Every time we show HeyQ to a vibe coder, the same sentence comes back:

*"I'm so fast, I don't always know the direction yet. Writing tickets feels like the old world."*

And every time, we agree.

You're right. You don't need a PM tool.

Tickets, sprints, story points, standups, burndown charts, two-week cycles, t-shirt sizing, grooming sessions — all of it was designed for a workflow you've explicitly rejected. The old workflow assumed planning came before building. Planning was the product. The build phase just executed what the plan already said.

You're not doing that. You're not planning *and then* building. You're planning *while* building. Sometimes you're not planning at all — you're just building until something works, and the plan emerges from what survived.

A tool built for the first workflow has nothing to offer you. So no, you don't need it.

Stop here for a second, because this is the part most product-tool companies skip. They want to argue you back into the old shape. We're not going to.
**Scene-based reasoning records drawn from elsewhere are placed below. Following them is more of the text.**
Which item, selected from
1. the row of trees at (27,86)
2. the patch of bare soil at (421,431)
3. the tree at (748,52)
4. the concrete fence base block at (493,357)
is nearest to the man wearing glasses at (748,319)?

We're going to argue something different.

---

## You're rejecting two things at once

When a vibe coder rejects Linear (or Jira, or Notion, or whatever), what they're actually rejecting is two separate things bundled together:

1. **The old workflow.** Plan first, build second. Tickets as the unit of thought. Sprints as the unit of time.
2. **The idea of any persistent product layer at all.**

The first one is correct to reject. The second one is the mistake.

Vibe coding doesn't get rid of *thinking*. It changes *when* the thinking happens. The thinking is still there — it's just inside Cursor at 11pm, in a half-finished Claude conversation, in the merged PR that broke a thing you'd already decided was out of scope.

If you reject the old PM tools *and* the idea of any place where product truth lives, you're not free of overhead. You're just running without a memory.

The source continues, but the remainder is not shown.